■ **Selection**
──────

Kalamake was a man that spared nothing, whether to eat or to drink or to wear….   ’Bright as Kalamake’s dollars’ was another saying in the Eight Isles.  Yet he neither sold, nor planted, nor took hire …and there was no source conceivable for so much silver coin.  (Stevenson 1923: 475-476).

If Keola’s undoing is caused to a certain extent by his laziness and ill-judgment, in a sense he is merely the victim of his father-in-law’s corrupting example.  His confrontation with Kalamake, in which he asks for “a concertina” as additional payment for helping the magician, comes out of his comparing himself with his father-in-law – explicitly, with the latter’s never-ending source of wealth, but implicitly with his model of behaviour and social worth: “Why should I work…when I have a father-in-law who makes dollars of sea-shells?”  Indeed, to follow the monetary logic symbolized in this story, Keola has as much right as Kalamake to this indolently luxurious lifestyle: if money is not the sign of physical labour or services, then it is merely a premium paid to exclusive knowledge, namely the knowledge of the secret origin of money.  When Keola says “[I] hold his secret,” this is not merely the threat of blackmail it sounds like, but also points to the commodity-value of money, possession of which consists not in physical or material assets, but in knowledge of the form of money.

──────

■ **Listing**
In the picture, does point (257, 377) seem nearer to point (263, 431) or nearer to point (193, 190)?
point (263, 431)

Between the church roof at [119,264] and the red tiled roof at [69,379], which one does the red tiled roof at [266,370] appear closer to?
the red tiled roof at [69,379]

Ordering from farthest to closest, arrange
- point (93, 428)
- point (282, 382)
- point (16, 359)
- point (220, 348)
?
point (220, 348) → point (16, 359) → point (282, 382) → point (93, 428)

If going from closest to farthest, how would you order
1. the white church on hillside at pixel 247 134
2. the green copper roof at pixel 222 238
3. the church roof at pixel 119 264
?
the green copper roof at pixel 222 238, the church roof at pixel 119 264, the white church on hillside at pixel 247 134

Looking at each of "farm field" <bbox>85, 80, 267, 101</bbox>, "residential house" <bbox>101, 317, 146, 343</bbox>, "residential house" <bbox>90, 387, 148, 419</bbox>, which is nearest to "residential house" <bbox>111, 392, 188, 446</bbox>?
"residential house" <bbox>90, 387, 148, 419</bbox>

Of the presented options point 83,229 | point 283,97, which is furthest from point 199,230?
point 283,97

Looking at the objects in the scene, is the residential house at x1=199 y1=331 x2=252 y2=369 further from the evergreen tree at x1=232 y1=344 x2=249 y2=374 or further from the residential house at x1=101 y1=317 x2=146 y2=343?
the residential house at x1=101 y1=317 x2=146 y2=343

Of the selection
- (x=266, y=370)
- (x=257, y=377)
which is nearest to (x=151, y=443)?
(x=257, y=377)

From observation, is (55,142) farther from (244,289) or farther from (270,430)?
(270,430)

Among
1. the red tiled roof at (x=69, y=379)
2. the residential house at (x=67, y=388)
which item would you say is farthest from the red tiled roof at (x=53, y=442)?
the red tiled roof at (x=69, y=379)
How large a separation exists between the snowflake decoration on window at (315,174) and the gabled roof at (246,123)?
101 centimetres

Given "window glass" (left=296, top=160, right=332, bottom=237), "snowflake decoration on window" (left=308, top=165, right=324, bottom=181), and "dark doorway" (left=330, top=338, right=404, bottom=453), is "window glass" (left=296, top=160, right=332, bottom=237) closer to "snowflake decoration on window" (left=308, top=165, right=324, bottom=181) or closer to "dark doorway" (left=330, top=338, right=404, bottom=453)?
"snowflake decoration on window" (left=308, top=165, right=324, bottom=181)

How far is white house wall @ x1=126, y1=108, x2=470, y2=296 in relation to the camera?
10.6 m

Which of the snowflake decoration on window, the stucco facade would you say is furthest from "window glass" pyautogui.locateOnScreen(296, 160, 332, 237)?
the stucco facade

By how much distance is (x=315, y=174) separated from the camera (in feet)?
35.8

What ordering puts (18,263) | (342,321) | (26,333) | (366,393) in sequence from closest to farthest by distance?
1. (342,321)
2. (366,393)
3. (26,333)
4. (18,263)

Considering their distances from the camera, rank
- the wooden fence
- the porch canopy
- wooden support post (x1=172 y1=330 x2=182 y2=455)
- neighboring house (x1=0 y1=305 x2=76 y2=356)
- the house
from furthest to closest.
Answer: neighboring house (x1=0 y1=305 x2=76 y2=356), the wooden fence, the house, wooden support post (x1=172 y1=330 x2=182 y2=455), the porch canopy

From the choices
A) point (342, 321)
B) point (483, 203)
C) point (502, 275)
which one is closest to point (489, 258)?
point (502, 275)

──────

■ **Directives**
A. Reproduce the passage about Keola and Kalamake word for word, in full.
B. Copy the records exactly, from the line with "Which of the" through the end of the records.
The text and the records have no connection to each other.

■ **Answers to the problems**
A.
Kalamake was a man that spared nothing, whether to eat or to drink or to wear….   ’Bright as Kalamake’s dollars’ was another saying in the Eight Isles.  Yet he neither sold, nor planted, nor took hire …and there was no source conceivable for so much silver coin.  (Stevenson 1923: 475-476).

If Keola’s undoing is caused to a certain extent by his laziness and ill-judgment, in a sense he is merely the victim of his father-in-law’s corrupting example.  His confrontation with Kalamake, in which he asks for “a concertina” as additional payment for helping the magician, comes out of his comparing himself with his father-in-law – explicitly, with the latter’s never-ending source of wealth, but implicitly with his model of behaviour and social worth: “Why should I work…when I have a father-in-law who makes dollars of sea-shells?”  Indeed, to follow the monetary logic symbolized in this story, Keola has as much right as Kalamake to this indolently luxurious lifestyle: if money is not the sign of physical labour or services, then it is merely a premium paid to exclusive knowledge, namely the knowledge of the secret origin of money.  When Keola says “[I] hold his secret,” this is not merely the threat of blackmail it sounds like, but also points to the commodity-value of money, possession of which consists not in physical or material assets, but in knowledge of the form of money.

B.
Which of the snowflake decoration on window, the stucco facade would you say is furthest from "window glass" pyautogui.locateOnScreen(296, 160, 332, 237)?
the stucco facade

By how much distance is (x=315, y=174) separated from the camera (in feet)?
35.8

What ordering puts (18,263) | (342,321) | (26,333) | (366,393) in sequence from closest to farthest by distance?
1. (342,321)
2. (366,393)
3. (26,333)
4. (18,263)

Considering their distances from the camera, rank
- the wooden fence
- the porch canopy
- wooden support post (x1=172 y1=330 x2=182 y2=455)
- neighboring house (x1=0 y1=305 x2=76 y2=356)
- the house
from furthest to closest.
Answer: neighboring house (x1=0 y1=305 x2=76 y2=356), the wooden fence, the house, wooden support post (x1=172 y1=330 x2=182 y2=455), the porch canopy

From the choices
A) point (342, 321)
B) point (483, 203)
C) point (502, 275)
which one is closest to point (489, 258)?
point (502, 275)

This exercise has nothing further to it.